When such gates are present in millions in neural networks, the opportunity to be in a bad state grow exponentially. 
Therefore, either we have to update the gradient definition to be decideable or we have to use the gradients as "noisy signal" to drive the errors to be smaller, but can get stuck occasionally.



#### Exercise

Consider an 2-ary MLP that is modeling an XOR Gate. For a certain combination of input and model weights, gradients are not decidable, arising from the decidability of the primitive Gates. 

Gradients, defined according to BOLD, are undecidable when any of its inputs are 0 (to be ignored). This impacts the feedback loop to control the error.

How often can this happen? Does this depend on the topology of the network?
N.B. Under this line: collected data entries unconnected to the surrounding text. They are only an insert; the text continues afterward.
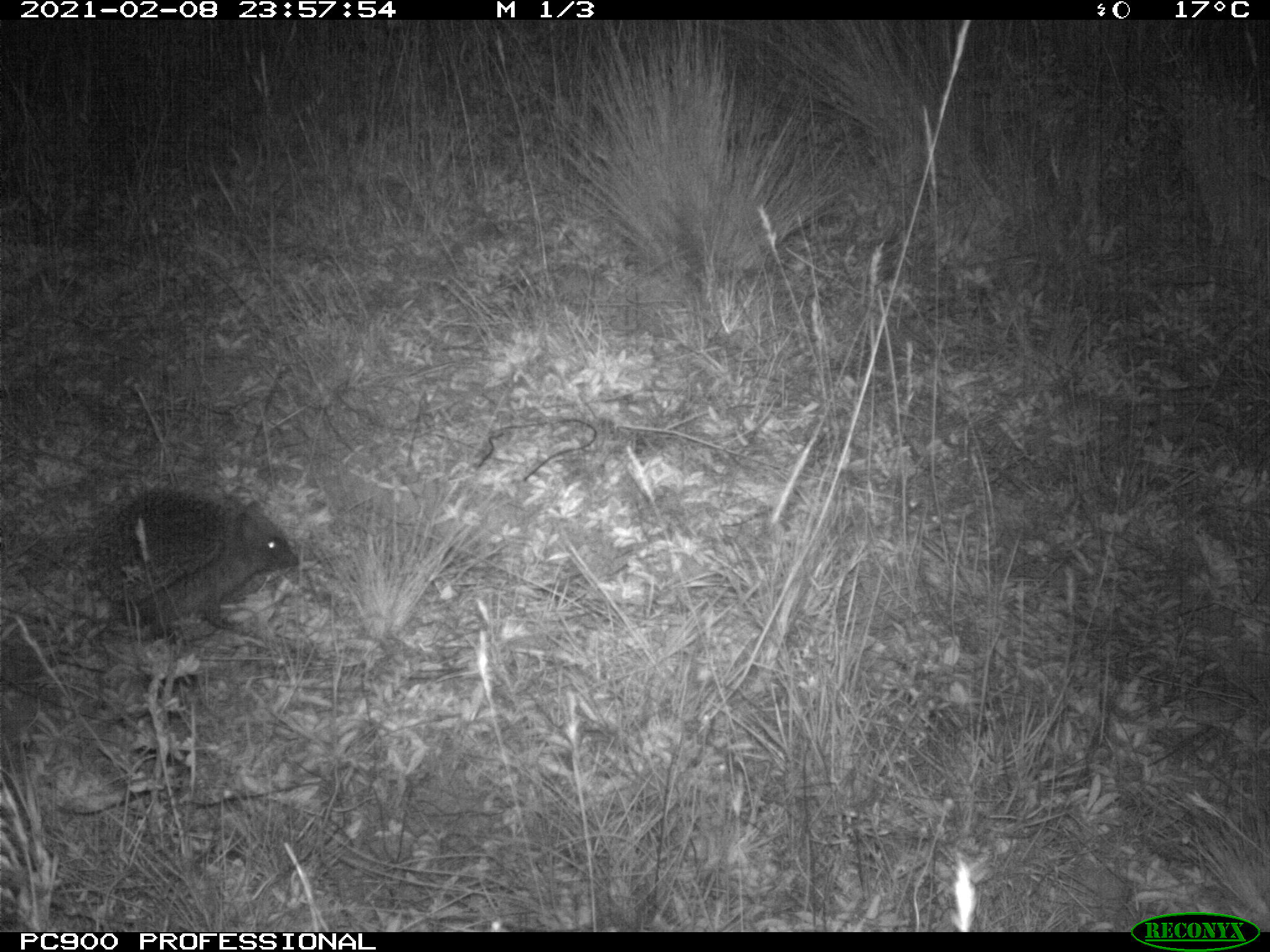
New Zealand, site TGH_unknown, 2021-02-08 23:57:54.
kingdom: Animalia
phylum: Chordata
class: Mammalia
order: Eulipotyphla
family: Erinaceidae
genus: Erinaceus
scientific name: Erinaceus europaeus europaeus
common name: european hedgehog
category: hedgehog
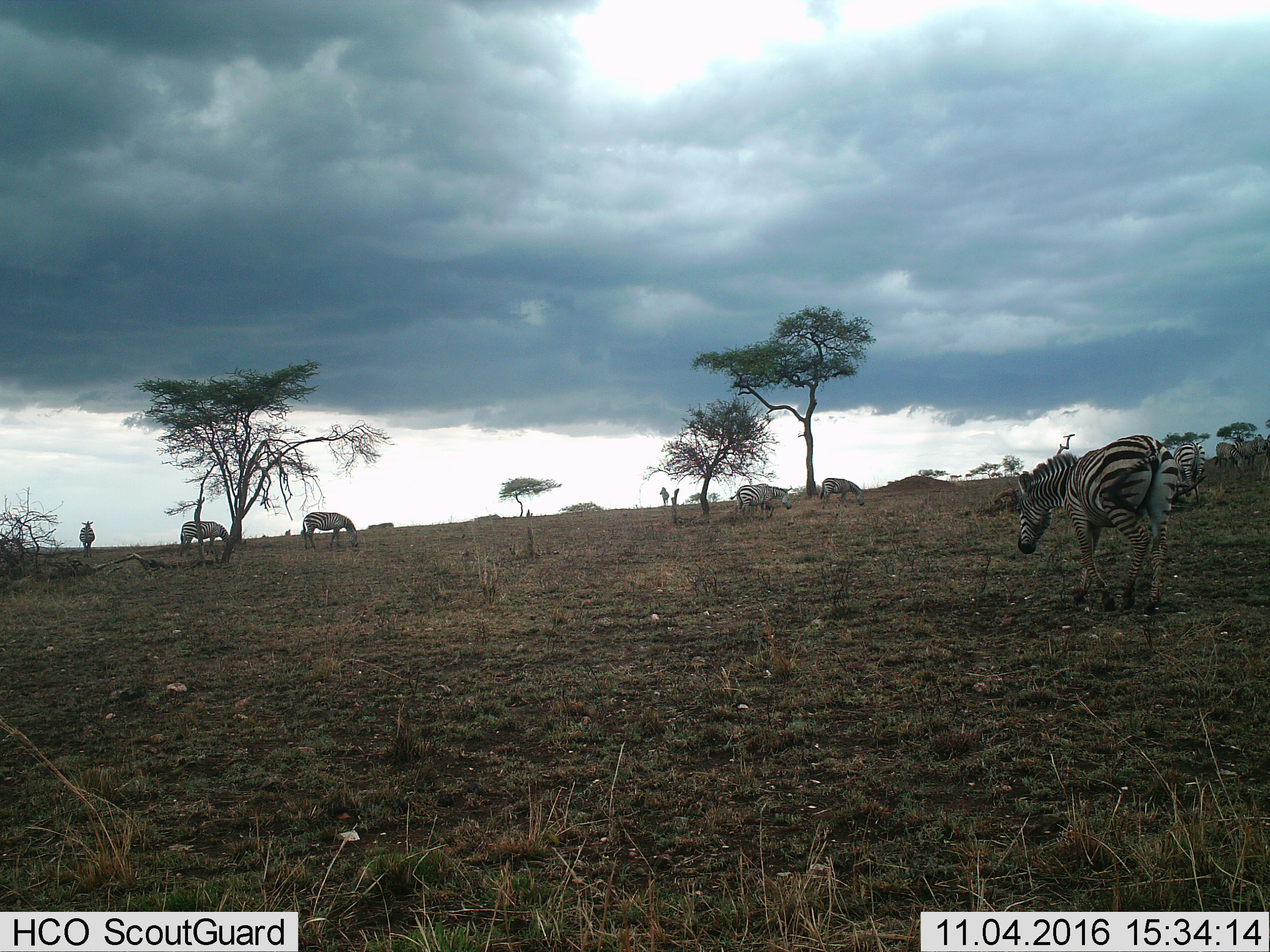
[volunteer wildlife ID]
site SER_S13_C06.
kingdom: Animalia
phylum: Chordata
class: Mammalia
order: Perissodactyla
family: Equidae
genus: Equus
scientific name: Equus quagga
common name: plains zebra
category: zebraplains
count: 9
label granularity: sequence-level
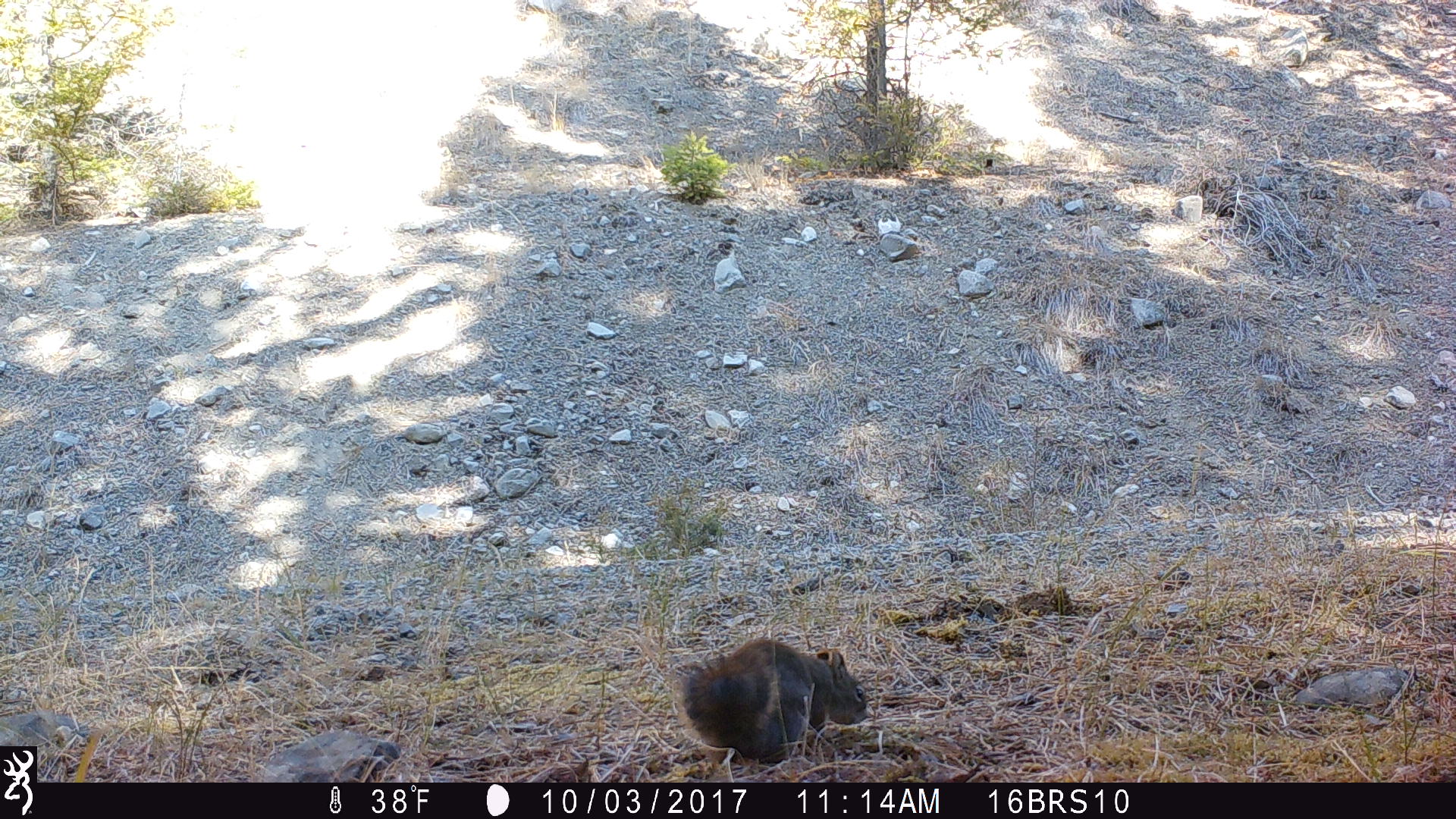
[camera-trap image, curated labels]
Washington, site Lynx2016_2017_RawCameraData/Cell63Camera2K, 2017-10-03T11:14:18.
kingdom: Animalia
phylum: Chordata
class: Mammalia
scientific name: Mammalia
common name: small mammal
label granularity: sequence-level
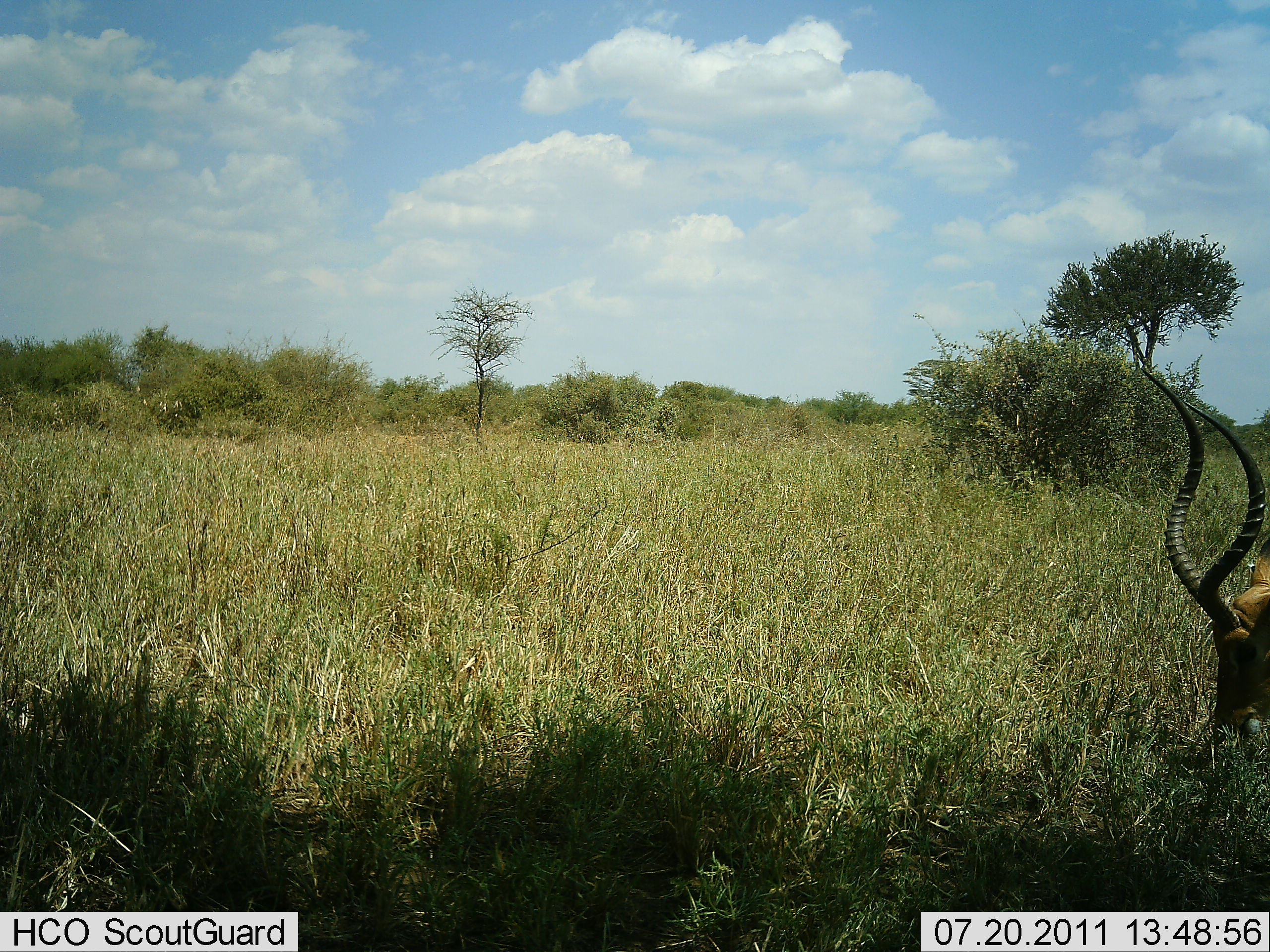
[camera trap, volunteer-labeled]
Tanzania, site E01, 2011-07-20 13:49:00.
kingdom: Animalia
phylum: Chordata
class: Mammalia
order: Artiodactyla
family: Bovidae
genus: Aepyceros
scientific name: Aepyceros melampus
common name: impala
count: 1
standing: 17%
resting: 0%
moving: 0%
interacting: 0%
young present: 0%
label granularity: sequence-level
Specifically, any term in the 2-ary XOR Gate will take the form  $AND(XOR(x_1,w_1),XOR(x_2,w_2))$. Note the NOT gate is actually an XOR gate. $XOR(x,T)=\neg x = NOT(x)$, $XOR(x,F) = x$. Therefore, with this 2-ary MLP, we can model any 2-ary Product terms of the SoP, which forms the backbone to model much general Truth Tables.

When $x_i=w_i \, \& \, x_1=x_2$, the model is $AND(\neg x_1 \neg x_2) = F$ for $x_i = T$. Local gradient of $AND(.,.)$ is 0 in this case. Therefore, error will not propagate backwards.

Now consider an K-ary MLP formed of 2-ary MLP (of the form above) that is both  deep and wide, randomly initialized. For the sake of discussion consider the architecture of constant width of $H$, with depth $D$ (not including the input and output layers). This network has $P = 2(KH + DH^2 + H)$. As a result, the network will have $2^P$ possible initial states. 

Of the $2^K$ possible inputs, $2^P$ random configurations, how many rows of the Truth Table can not be learnt with a single backprop iteration?